## Start Given text

My work recently has focused on the directional nature of the gallery space. I have looked at how architectural design of the gallery is a major tool in the direction and paths of visitors to galleries, particularly with newer galleries such as the Tate Modern. The use of directional devices seems out of place to me in a space that, in the past, was considered a place to stroll, a place to wander and discover new things, as well as a space to see something specific. I want to get lost in a gallery, to make my own discoveries. These ideas are influenced by visits to the Sir John Soane Museum, a maze of a house full of a variety of types of artwork and artefact. I find that in becoming lost in a museum or gallery you become more immersed in the work that is displayed there.

My floor plans aim to explore different gallery layouts that intend different experiences for the visitor. These include being directed around a space, encouraged to get lost amongst the space, and emphasis on the differences of work on show.

## End Given text

**Set task**
Copy out the gallery statement word for word, from start to finish. Work only from the gallery statement.

## Start Data extract

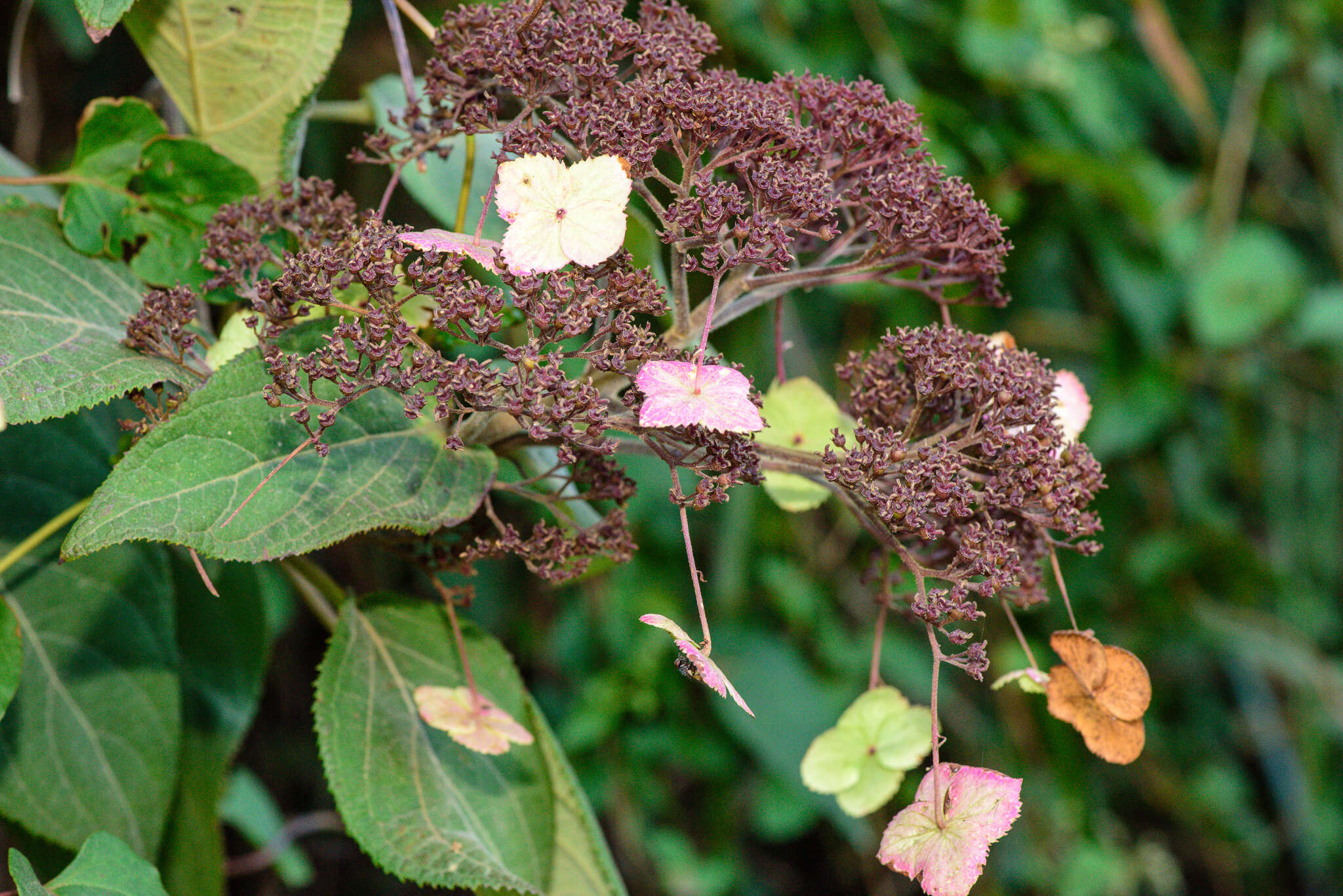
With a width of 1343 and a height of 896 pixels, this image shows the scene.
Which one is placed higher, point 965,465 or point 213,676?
point 965,465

## End Data extract

**Answer to the exercise**
My work recently has focused on the directional nature of the gallery space. I have looked at how architectural design of the gallery is a major tool in the direction and paths of visitors to galleries, particularly with newer galleries such as the Tate Modern. The use of directional devices seems out of place to me in a space that, in the past, was considered a place to stroll, a place to wander and discover new things, as well as a space to see something specific. I want to get lost in a gallery, to make my own discoveries. These ideas are influenced by visits to the Sir John Soane Museum, a maze of a house full of a variety of types of artwork and artefact. I find that in becoming lost in a museum or gallery you become more immersed in the work that is displayed there.

My floor plans aim to explore different gallery layouts that intend different experiences for the visitor. These include being directed around a space, encouraged to get lost amongst the space, and emphasis on the differences of work on show.